- _Stored records_
◆ ◆ ◆ ◆ ◆ ◆ ◆

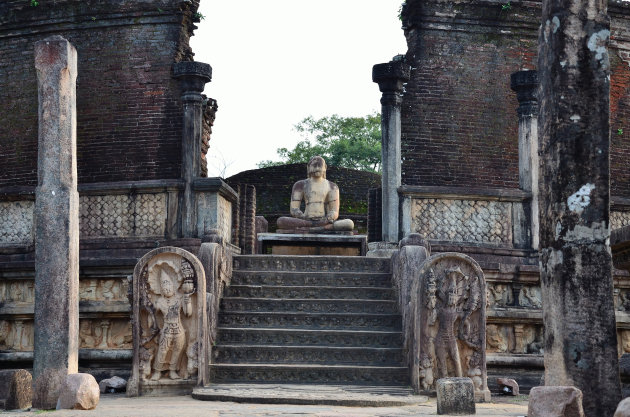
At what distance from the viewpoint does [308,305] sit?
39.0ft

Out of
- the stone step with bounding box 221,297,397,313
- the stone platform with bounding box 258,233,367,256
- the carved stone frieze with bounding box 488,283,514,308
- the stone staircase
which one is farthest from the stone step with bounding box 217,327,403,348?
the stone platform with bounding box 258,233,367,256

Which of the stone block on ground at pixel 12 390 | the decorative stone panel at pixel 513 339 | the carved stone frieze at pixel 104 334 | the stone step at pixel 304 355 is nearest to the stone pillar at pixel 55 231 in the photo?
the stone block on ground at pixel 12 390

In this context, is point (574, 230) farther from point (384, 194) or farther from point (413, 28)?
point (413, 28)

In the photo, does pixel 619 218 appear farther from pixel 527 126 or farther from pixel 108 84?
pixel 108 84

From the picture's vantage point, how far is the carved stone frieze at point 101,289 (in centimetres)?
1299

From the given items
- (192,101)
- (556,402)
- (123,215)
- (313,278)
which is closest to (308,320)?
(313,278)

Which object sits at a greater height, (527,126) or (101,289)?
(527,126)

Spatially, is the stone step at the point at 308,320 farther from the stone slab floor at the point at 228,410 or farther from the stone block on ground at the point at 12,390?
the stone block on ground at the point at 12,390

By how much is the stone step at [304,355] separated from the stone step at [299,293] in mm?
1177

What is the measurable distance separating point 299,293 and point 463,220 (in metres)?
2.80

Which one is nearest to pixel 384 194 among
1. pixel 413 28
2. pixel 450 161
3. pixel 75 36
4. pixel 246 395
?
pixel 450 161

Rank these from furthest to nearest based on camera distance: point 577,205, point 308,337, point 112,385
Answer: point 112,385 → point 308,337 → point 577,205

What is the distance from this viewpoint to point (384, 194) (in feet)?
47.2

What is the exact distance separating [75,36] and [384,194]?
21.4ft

◆ ◆ ◆ ◆ ◆ ◆ ◆

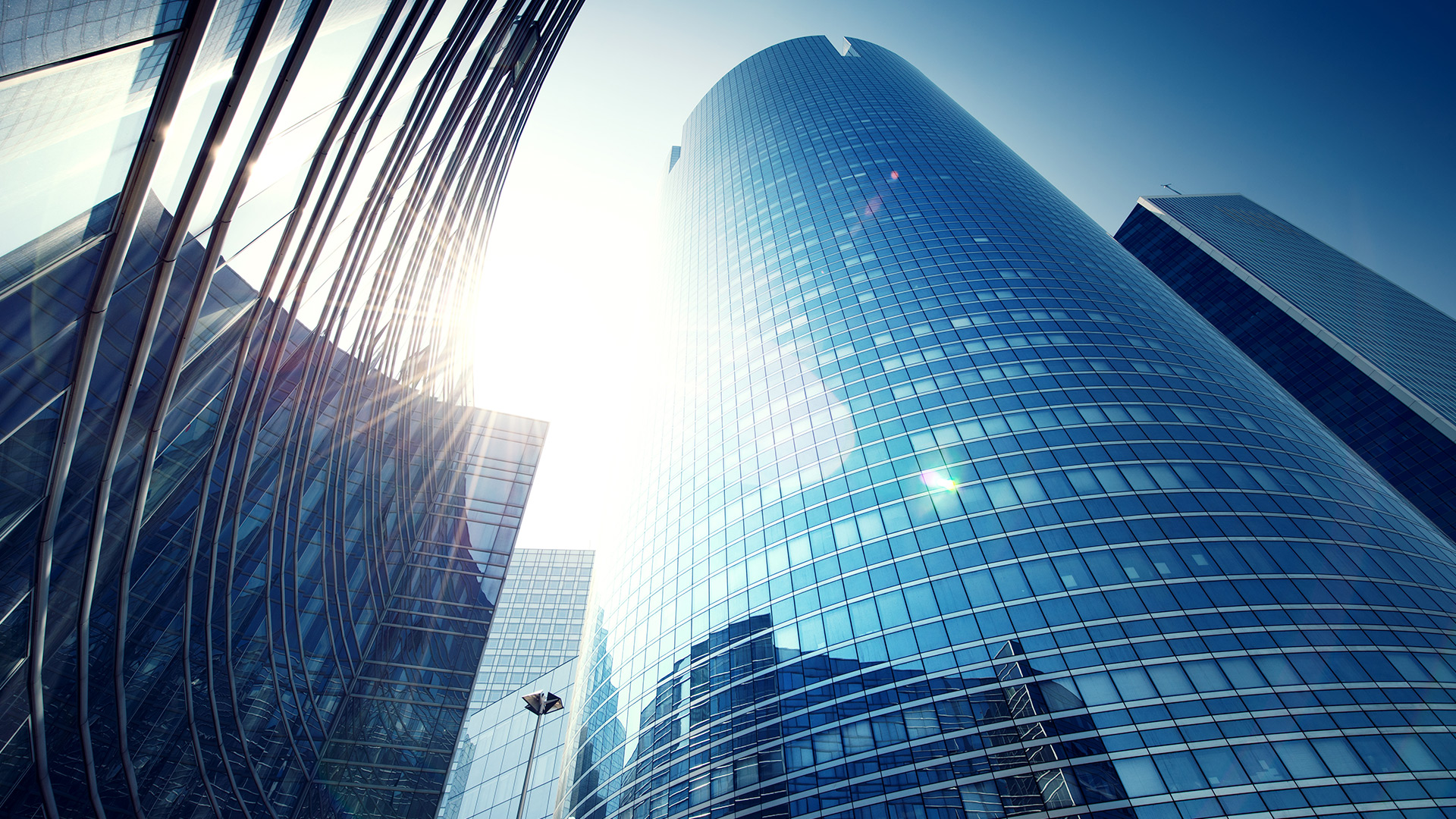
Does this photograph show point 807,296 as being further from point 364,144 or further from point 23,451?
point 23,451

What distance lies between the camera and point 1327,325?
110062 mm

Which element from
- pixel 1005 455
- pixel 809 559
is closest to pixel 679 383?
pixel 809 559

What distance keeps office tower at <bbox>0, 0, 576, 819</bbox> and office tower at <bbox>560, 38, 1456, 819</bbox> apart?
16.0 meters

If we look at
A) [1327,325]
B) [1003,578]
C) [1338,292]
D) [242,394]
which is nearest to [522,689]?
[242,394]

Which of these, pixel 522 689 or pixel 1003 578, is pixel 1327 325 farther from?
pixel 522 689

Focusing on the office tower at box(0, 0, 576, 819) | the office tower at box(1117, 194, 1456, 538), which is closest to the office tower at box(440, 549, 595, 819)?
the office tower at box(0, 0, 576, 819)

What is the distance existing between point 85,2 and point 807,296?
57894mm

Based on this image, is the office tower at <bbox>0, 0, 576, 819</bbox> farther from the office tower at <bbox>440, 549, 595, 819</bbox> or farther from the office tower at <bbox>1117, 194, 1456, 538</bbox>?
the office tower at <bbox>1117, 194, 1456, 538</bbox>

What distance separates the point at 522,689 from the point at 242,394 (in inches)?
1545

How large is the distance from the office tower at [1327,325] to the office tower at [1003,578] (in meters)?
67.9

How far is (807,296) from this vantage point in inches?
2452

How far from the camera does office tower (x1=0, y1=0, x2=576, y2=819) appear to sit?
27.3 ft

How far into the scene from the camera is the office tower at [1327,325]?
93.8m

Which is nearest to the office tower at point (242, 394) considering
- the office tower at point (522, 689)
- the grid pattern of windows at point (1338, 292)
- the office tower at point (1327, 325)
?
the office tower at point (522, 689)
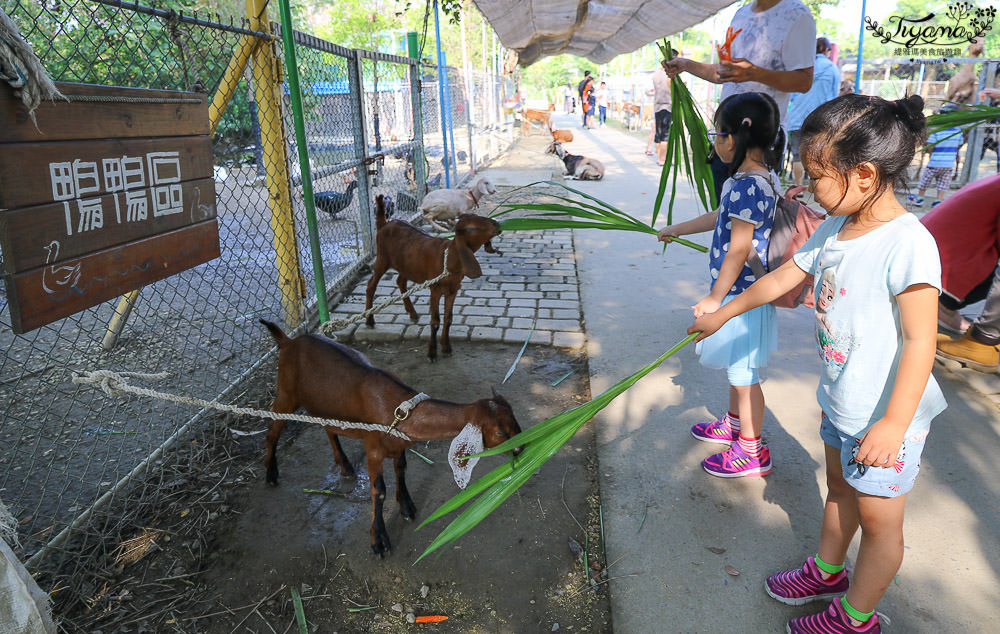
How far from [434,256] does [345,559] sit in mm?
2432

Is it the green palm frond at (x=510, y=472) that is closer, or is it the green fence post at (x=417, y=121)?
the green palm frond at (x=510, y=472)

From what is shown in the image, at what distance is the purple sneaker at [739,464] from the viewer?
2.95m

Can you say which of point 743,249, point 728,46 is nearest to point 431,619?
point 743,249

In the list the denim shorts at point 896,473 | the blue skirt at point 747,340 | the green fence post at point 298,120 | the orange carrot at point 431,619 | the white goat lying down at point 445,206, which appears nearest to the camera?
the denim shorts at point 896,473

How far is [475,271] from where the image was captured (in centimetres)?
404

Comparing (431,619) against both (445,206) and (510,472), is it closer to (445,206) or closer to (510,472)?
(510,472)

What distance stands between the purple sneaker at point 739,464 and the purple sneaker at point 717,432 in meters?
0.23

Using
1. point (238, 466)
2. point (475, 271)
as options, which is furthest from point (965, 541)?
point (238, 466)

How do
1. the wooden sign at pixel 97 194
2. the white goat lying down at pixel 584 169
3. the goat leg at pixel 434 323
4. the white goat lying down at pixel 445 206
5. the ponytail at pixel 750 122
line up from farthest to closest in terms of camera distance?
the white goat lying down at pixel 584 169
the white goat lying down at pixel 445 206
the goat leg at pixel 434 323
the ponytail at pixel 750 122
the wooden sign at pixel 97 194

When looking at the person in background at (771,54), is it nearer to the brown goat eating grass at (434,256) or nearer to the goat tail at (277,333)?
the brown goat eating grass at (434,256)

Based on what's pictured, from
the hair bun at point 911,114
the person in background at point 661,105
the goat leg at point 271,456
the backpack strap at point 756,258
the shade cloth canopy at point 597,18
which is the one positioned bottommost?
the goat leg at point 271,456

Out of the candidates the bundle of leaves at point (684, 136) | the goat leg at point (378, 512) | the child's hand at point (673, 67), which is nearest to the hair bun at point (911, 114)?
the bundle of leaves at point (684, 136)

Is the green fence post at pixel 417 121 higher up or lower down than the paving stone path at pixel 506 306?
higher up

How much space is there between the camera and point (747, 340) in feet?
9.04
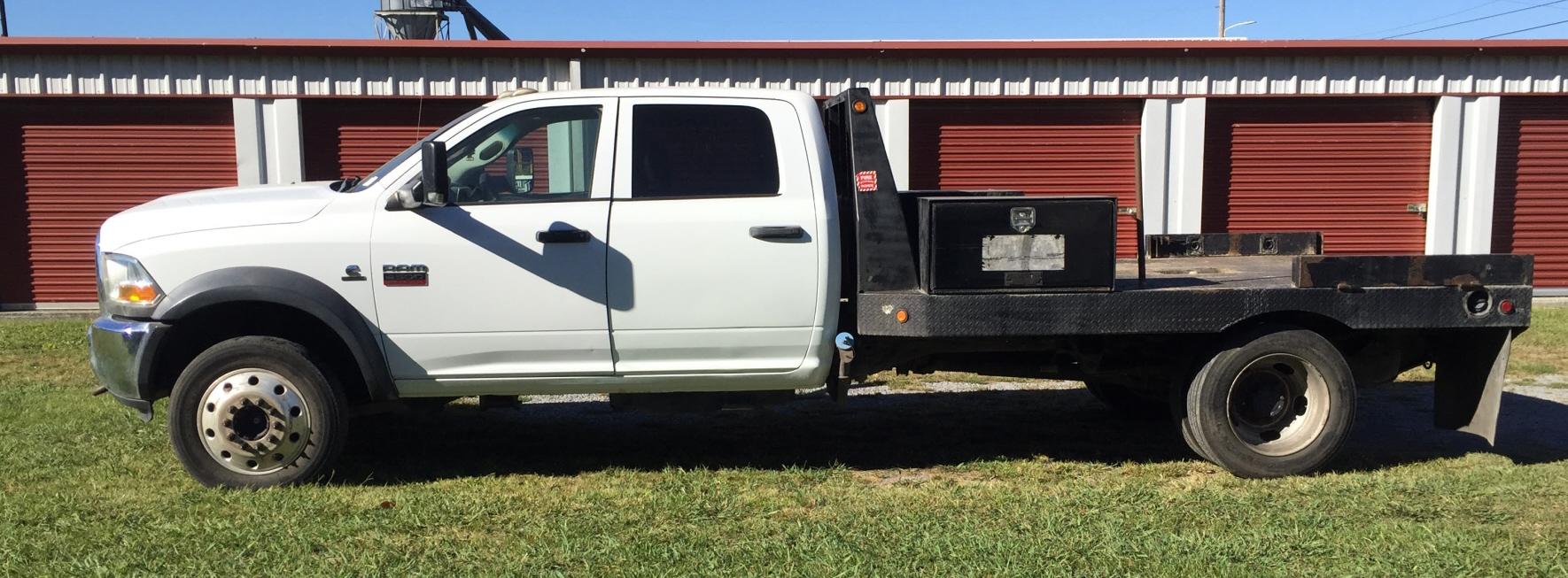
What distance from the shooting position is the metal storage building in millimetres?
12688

◆ ◆ ◆ ◆ ◆ ◆ ◆

- _Task directions_
From the entries above, extract every line that contains the word "hair" and copy each one in full.

- _Result below_
the hair bun at point 911,114
Out of the candidates the bundle of leaves at point (684, 136) | the goat leg at point (378, 512) | the child's hand at point (673, 67), which is nearest to the hair bun at point (911, 114)?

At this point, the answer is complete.